“We Can Remember It for You Wholesale” is a classic Philip K. Dick sci‑fi short story about memory implants, false realities, and an ordinary man who might secretly be an assassin and a savior of Earth at the same time.

Quick Scoop

What it is

  • A 1966 science fiction short story by Philip K. Dick, published in The Magazine of Fantasy & Science Fiction.
  • It inspired the film Total Recall (1990) and its 2012 remake, as well as other media riffs on implanted memories.
  • Core themes: manipulated memory, identity, government control, and the blurry line between fantasy and reality.

Core premise (no-nonsense version)

  • Douglas Quail (often “Quaid” in adaptations) is a bored office clerk in a near‑future Earth city who desperately dreams of going to Mars.
  • He goes to a company called Rekal, Inc., which sells fake memories of amazing experiences, so you “remember” adventures you never had.
  • During the implant procedure, the technicians discover he already has a suppressed memory of being a secret agent on Mars, which was erased by a government agency.

Plot beats in a nutshell

  • Rekal tries to abort the procedure and refunds part of his money, warning him off any talk about Mars.
  • Back home, little details—like contraband Martian fauna—start proving he might really have been to Mars.
  • Government agents (Interplan) show up, reveal that he was an assassin on Mars, and that there’s a telepathic transmitter in his head so they can track his thoughts.
  • His assassin instincts resurface; he fights back and escapes, then mentally negotiates with his former commanders: wipe his memories again instead of killing him.

The second memory twist

  • Psychiatrists are brought in to design a “perfect” implanted memory that will keep Quail satisfied and non‑dangerous forever.
  • They dig into his deepest fantasy: as a child, he supposedly saved Earth from an alien invasion by showing kindness to tiny rodent‑like aliens; they promised to spare Earth as long as he lives.
  • They plan to implant this as a new fake hero memory—until they realize this memory is real too.
  • That leaves the authorities stuck: killing him might restart the alien invasion, but letting him live means tolerating a man whose very memories are state secrets and cosmic leverage at once.
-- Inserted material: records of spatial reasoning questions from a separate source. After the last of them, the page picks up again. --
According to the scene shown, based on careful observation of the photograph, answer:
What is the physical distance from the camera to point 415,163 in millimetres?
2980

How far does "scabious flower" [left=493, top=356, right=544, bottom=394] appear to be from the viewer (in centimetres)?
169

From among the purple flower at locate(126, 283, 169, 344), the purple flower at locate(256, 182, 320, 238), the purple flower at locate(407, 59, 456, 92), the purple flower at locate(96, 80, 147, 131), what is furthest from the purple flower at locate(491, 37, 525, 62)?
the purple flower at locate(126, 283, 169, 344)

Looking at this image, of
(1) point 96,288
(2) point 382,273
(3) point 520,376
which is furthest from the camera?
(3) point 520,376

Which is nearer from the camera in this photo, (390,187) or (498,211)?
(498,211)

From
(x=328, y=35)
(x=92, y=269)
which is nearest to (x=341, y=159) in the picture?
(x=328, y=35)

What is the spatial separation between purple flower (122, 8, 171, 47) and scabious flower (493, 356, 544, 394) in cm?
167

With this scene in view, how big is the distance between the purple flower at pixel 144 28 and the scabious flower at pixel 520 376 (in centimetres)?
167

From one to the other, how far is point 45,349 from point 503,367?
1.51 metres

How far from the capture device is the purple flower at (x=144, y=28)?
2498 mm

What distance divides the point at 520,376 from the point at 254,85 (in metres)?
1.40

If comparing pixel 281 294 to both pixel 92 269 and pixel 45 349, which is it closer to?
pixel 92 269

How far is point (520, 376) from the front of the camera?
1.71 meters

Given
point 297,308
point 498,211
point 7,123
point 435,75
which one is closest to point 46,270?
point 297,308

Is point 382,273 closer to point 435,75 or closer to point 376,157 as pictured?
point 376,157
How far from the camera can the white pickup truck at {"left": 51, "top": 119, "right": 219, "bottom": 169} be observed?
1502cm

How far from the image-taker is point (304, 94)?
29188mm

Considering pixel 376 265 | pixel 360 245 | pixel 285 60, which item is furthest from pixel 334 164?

Why forums still talk about it

Big questions it pokes at

  • What makes you “you”?
    If your memories can be erased, rewritten, or fabricated, is your identity anything more than an editable file?
  • Is a fake but satisfying life enough?
    The whole Rekal business model asks whether people would trade authenticity for guaranteed happiness and “better” memories.
  • Who owns your mind?
    Between the government erasing Quail’s past and Rekal selling new ones, the story feels very contemporary in debates about data, privacy, and psychological manipulation.

In online discussions and modern criticism, people often connect it to:

  • Movies like Total Recall , Inception , Eternal Sunshine of the Spotless Mind , and The Matrix (all playing with reality and memory).
  • Current worries about deepfakes, AI‑generated experiences, and curated digital identities that can make a “real” life feel almost secondary.

Mini character snapshot

  • Douglas Quail : Mild, underpaid clerk with a huge Mars obsession; turns out to be both a trained assassin and (possibly) the childhood savior of Earth.
  • Kirsten (his wife) : Grounded, fed up with his Martian fantasies; represents “ordinary life” that clashes with his grand desires.
  • McClane (Rekal rep) : Salesman/technician who flips from upbeat pitchman to panicked damage‑controller once Quail’s true past surfaces.
  • Interplan agents & psychiatrist: Function as the cold, rational state trying to manage a man whose fantasies and memories are now a strategic risk.

Trend and legacy angle

  • The story’s mix of corporate memory services, government brain‑tinkering, and unreliable reality has kept it “evergreen” in sci‑fi criticism and online forums, especially when memory tech, VR, and biohacking pop into the news cycle.
  • With each new wave of Total Recall talk or think‑pieces on simulation/AI realities, “We Can Remember It for You Wholesale” resurfaces as the tighter, more philosophical original text people cite and debate.

Information gathered from public forums or data available on the internet and portrayed here.